Tag: unicode

PCRE Fail

Here’s a good reason to keep all your development and production environments the same.  The task was simple enough.  I wanted to strip a UTF-8 encoded string of all punctuation.  Here’s some example code that does it, using PHP’s PCRE library.

1
2
3
4
5
6
7
8
<?php
 
// remove everything but letters, numbers, and spaces
// the 'u' modifier enables UTF-8
 
$string = "TAGholy! “moley”.    & bát's were _killed ^%by ; dogs, for £50 ümlauts";
$string = preg_replace('/[^\p{L}\p{N}\p{Zs}]+/u', '', $string);
echo "$string\n";

On PHP 5.2.4:

1
2
3
4
5
% php -i | grep PCRE
PCRE (Perl Compatible Regular Expressions) Support => enabled
PCRE Library Version => 6.6 06-Feb-2006
% php pcre_test.php
ss

On PHP 5.2.6:

1
2
3
4
5
% php -i | grep PCRE
PCRE (Perl Compatible Regular Expressions) Support => enabled
PCRE Library Version => 7.6 2008-01-28
% php pcre_test.php
TAGholy moley     báts were killed by  dogs for 50 ümlauts

Only took me a day to figure out.

Converting ’s Correctly

Most of our live production code was written (by me) without any attention paid to character encodings.  Fortunately, nearly every link in the LAMP chain seems to default to ISO-8859-1 nicely, so things have worked out for the most part as that.  Every now and then a UTF-8 character will pop up, and we’ll either change the character in the database, or someone will use random combinations of htmlentities() and mb_convert_encoding() in some random file until it looks right in that particular case.  It’s one of those cases of building up a smidgen of technical debt.  Doing it the right way and switching all of our code, databases, and data from ISO-8859-1 to UTF-8 at this point makes me shudder.
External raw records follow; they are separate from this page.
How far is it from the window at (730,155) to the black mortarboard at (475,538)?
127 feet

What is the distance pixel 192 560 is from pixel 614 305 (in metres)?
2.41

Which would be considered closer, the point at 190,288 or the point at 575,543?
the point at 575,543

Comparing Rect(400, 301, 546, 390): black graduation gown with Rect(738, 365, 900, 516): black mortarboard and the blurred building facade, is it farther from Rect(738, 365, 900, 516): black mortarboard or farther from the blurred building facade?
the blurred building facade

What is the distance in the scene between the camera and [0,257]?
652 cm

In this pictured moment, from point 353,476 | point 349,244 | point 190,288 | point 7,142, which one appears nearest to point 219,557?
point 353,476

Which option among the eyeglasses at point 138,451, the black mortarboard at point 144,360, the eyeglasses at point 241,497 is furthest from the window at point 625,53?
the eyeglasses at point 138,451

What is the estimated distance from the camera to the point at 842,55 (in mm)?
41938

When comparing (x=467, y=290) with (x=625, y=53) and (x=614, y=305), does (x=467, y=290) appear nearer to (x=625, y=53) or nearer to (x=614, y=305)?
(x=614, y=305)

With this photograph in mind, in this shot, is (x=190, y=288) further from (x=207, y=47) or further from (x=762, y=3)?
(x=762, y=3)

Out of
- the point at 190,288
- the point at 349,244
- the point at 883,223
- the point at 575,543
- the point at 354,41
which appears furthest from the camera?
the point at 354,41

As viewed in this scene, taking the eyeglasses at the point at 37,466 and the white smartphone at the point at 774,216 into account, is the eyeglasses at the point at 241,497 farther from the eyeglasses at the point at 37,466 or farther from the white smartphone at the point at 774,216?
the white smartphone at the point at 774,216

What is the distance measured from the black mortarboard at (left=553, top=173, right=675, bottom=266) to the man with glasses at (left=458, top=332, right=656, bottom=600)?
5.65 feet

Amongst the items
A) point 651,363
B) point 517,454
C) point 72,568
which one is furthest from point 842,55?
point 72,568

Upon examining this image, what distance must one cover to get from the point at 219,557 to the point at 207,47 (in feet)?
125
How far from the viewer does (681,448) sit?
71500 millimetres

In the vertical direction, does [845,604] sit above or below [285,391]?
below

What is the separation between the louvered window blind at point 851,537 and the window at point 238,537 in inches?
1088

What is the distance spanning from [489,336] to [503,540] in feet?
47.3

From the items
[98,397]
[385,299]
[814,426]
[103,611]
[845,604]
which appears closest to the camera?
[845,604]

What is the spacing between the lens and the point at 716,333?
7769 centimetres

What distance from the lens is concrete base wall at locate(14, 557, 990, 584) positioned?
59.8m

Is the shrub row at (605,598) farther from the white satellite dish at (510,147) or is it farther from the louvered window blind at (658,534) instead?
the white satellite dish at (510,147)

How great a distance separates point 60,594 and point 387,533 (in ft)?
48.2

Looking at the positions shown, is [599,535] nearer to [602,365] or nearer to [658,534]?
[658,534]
For our newer systems coming online, I really wanted to get this character encoding problem right.  Since we started from scratch, all the necessary endpoints were written to support UTF-8 encoded text.  And we made sure that all incoming data is UTF-8 encoded.  If it was not, we converted it basically using this single line.

$string = mb_convert_encoding($string, 'UTF-8');

But something was wrong.  When I tried to convert a single smart quote (’) generated on my Windows machine and view it in my browser, it simply disappeared.  Trawling the PHP manual for a solution (as usual), I came upon it on the manual page for utf8_encode().

Note that you should only use utf8_encode() on ISO-8859-1 data, and not on data using the Windows-1252 codepage. Microsoft’s Windows-1252 codepage contains ISO-8859-1, but it includes several characters in the range 0x80-0x9F whose codepoints in Unicode do not match the byte’s value (in Unicode, codepoints U+80 – U+9F are unassigned).

utf8_encode() simply assumes the bytes integer value is the codepoint number in Unicode.

What this means is that, for example, a single smart quote (’), sent to PHP as ISO-8859-1, and converted to UTF-8 using utf8_encode(), will not convert to the proper multi-byte character, and thus will either appear as garbage in the browser or not at all (in fact it’s not at all since the values are unassigned).

Since no third argument is given, mb_convert_encoding() will use the default internal encoding for that platform.  Unfortunately, PHP uses ISO-8859-1 on Windows instead of the so-similar-yet-different-it’s-annoying-that-it-must-be-a-Microsoft-product Windows-1252 encoding, which mostly overlaps with ISO-8859-1 but has different values for certain non-control, non-ASCII punctuation characters.

The solution fortunately was also in the same manual page, which was simply a function with a hard-coded mapping to replace all the incorrectly converted Windows-1252 characters to their correct UTF-8 values.

So I modified the above line of code to look like the following, and I could see my smart quotes once again.

$string = strtr(mb_convert_encoding($string, 'UTF-8'), self::$_cp1252_map);